### Task objective
List every line in the rows below that contains the word "this".

### Data to use
-------------------------

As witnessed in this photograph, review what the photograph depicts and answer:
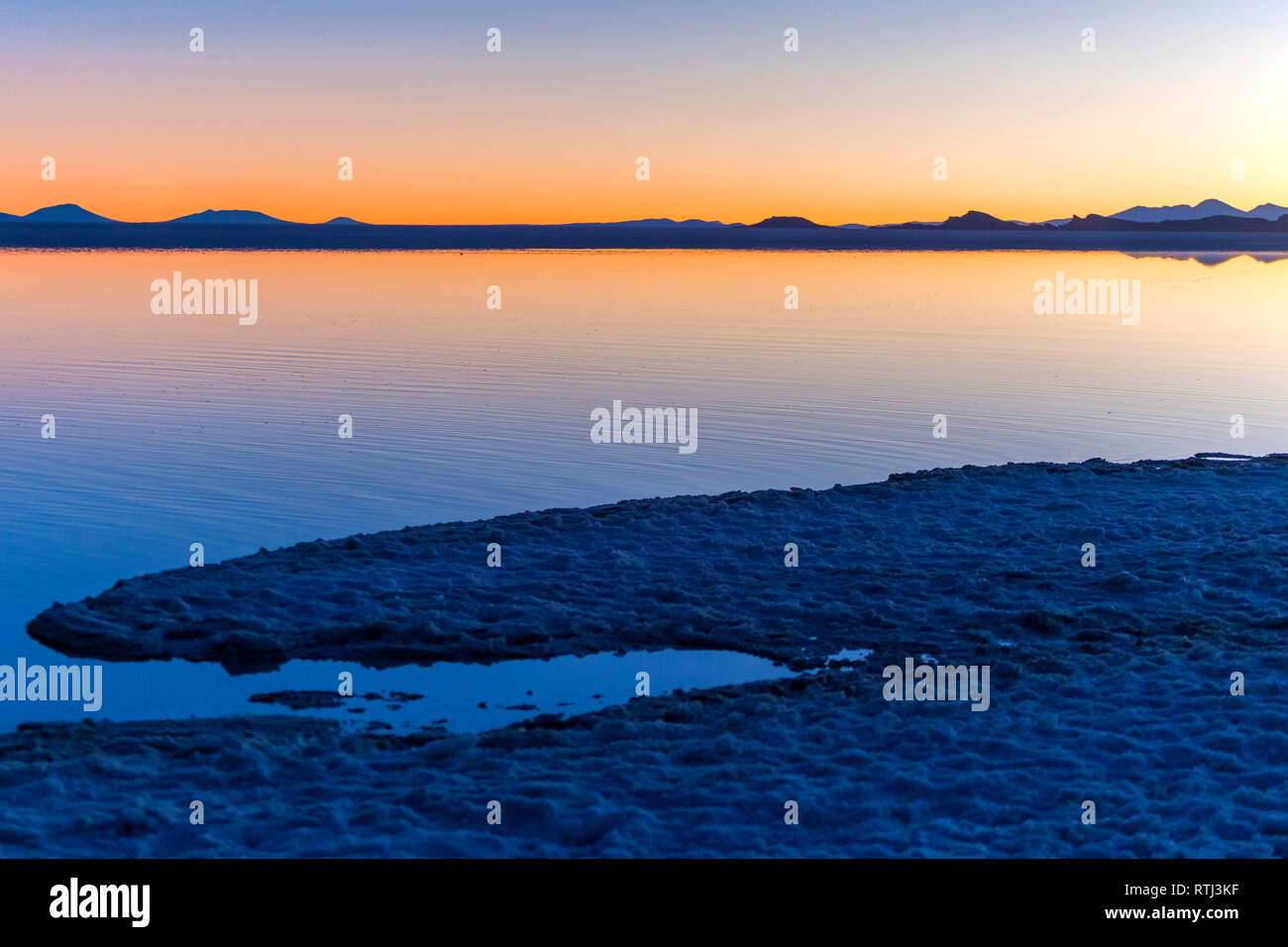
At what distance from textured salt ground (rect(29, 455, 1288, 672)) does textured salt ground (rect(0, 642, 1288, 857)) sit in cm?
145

-------------------------

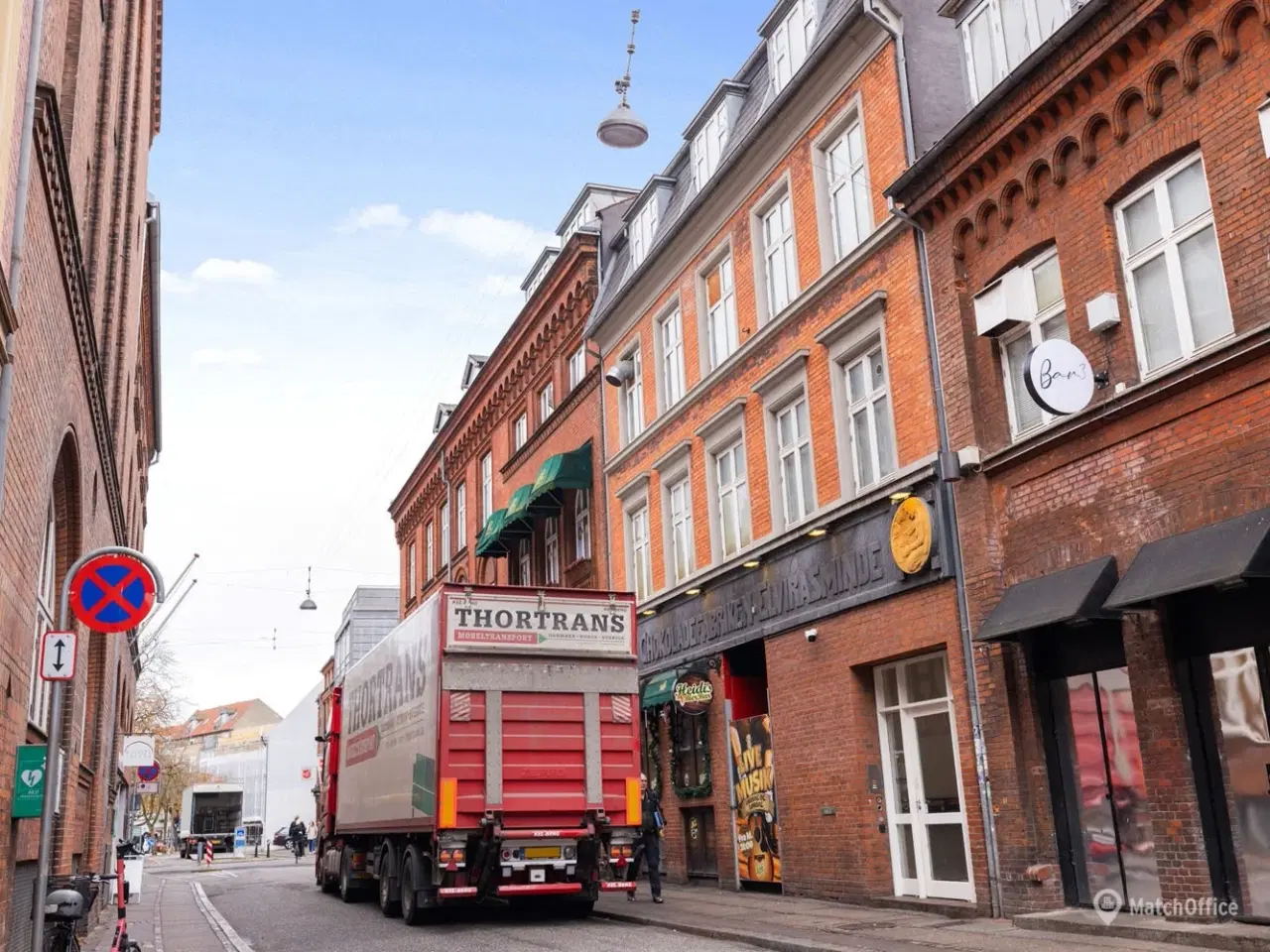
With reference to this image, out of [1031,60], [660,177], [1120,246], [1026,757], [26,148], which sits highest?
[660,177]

-------------------------

### Reply
As witnessed in this photograph, review what the photograph depicts and answer:
With reference to this image, out of [1031,60], [660,177], [1120,246], [1026,757], [26,148], which sits highest?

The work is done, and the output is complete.